- _WORK REQUIRED_
Could you copy out every line of the data where the word "States" occurs?

Start of INPUT MATERIAL

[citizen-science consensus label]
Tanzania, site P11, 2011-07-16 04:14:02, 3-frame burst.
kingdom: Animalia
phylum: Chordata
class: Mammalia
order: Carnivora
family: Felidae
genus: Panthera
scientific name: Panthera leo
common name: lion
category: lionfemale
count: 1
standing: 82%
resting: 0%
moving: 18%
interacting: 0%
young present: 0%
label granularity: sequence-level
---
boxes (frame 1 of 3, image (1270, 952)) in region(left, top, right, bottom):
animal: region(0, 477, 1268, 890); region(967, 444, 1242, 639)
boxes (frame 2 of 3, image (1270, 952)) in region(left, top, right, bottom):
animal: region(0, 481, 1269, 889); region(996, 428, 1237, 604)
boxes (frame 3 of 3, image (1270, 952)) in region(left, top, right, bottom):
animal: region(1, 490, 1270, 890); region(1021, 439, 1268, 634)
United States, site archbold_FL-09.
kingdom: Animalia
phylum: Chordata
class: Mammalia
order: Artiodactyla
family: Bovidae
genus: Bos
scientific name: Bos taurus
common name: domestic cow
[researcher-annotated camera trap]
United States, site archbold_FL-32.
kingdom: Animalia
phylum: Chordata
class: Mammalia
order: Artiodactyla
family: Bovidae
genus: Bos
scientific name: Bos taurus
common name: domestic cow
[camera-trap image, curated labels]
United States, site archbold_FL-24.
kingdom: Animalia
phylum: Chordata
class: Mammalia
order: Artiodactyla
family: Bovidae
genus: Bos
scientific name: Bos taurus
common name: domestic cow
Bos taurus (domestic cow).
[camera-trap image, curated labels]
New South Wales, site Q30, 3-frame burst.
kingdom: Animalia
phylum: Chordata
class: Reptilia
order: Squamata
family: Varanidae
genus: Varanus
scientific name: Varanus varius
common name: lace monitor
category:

End of INPUT MATERIAL

- _ANSWER FOR THE TASK_
United States, site archbold_FL-09.
United States, site archbold_FL-32.
United States, site archbold_FL-24.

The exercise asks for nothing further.